【5月31日 AFP】米国務省のジェン・サキ(Jen Psaki)報道官は30日、内戦が続くシリアで反体制派のイスラム武装勢力に加わっていた米国人が自爆攻撃を行ったと発表した。シリア内戦で米国人が自爆攻撃を行ったのは初めてとみられる。

 サキ報道官の声明によると、この米国人の名前はモネル・モハマド・アブサルハ(Moner Mohammad Abu-Salha)とされ、今月25日に北部のイドリブ(Idlib)県で、爆発物を積んだトラックで政府軍の部隊を攻撃したとみられている。男はアブー・フライラ・アルアムリーキ(Abu Hurayra Al-Amriki)という別名で知られていた。アブ・フライラは預言者ムハンマド(Prophet Mohammed)の教友の名、アルアムリーキはアラビア語で「the American(米国人)」という意味だ。

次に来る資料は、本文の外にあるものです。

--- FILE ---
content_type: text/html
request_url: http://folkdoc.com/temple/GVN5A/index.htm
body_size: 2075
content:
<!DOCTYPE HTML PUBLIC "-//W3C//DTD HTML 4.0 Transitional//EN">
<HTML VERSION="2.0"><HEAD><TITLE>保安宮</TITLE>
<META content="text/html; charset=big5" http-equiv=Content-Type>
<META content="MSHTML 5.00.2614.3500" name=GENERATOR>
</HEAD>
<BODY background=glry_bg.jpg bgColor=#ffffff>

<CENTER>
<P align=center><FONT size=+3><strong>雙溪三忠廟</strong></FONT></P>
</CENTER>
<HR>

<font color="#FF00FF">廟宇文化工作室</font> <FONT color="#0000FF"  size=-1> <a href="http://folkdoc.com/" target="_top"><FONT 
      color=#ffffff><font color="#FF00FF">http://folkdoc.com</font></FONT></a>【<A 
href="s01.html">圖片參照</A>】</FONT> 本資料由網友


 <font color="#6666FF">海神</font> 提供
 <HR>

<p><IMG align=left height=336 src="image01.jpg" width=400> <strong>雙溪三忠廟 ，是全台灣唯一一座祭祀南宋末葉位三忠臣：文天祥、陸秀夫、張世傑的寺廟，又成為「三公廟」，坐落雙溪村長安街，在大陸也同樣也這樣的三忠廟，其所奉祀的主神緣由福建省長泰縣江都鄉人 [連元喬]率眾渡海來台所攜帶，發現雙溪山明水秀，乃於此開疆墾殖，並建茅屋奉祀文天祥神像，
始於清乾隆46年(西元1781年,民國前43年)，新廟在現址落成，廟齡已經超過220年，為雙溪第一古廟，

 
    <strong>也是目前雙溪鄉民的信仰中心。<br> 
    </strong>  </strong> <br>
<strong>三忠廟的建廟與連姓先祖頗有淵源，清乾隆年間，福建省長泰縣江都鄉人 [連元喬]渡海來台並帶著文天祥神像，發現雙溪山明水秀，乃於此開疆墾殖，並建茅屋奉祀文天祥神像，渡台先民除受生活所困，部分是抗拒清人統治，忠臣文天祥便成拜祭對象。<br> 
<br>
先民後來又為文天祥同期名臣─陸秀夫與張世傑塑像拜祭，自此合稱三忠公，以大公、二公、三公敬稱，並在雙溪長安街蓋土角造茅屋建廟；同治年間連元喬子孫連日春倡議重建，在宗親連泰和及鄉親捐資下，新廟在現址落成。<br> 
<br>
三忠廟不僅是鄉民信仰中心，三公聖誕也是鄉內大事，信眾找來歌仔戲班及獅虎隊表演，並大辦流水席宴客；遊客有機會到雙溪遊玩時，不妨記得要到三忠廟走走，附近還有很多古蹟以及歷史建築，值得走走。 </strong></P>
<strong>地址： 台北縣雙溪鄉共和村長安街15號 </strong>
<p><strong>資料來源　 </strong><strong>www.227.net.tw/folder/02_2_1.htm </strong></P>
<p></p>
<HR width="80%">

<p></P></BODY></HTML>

 男についての詳しい情報はほとんどないが、米政府がテロ組織に指定した「アルヌスラ戦線(Al-Nusra Front)」に参加していたと言われている。米紙ニューヨーク・タイムズ(New York Times)は複数の法執行当局者の話として、男は、フロリダ(Florida)州出身の中東系で年齢は20歳代だと伝えた。

 同紙によると、男はシリア北部の都市アレッポ(Aleppo)の訓練キャンプで2か月間過ごしたことがあり、昨年から2度目のシリア滞在中だった。目撃者や家族の証言から男の身元が浮上したが、爆発が激しかったため遺体の身元がはっきりと特定されることはないだろうという法執行当局者の話を同紙は伝えている。

 イドリブ県の自爆攻撃に米国人が加わっていたという報道は数日前から流れていた。アルヌスラ戦線の支援組織が公開し、米民間情報機関のSITEインテリジェンス・グループ(SITE Intelligence Group)が最初に報じた映像には、大きな爆発と、ひげを生やした若い男がネコを抱いている姿が映り、自爆攻撃を行った人物として紹介されていた。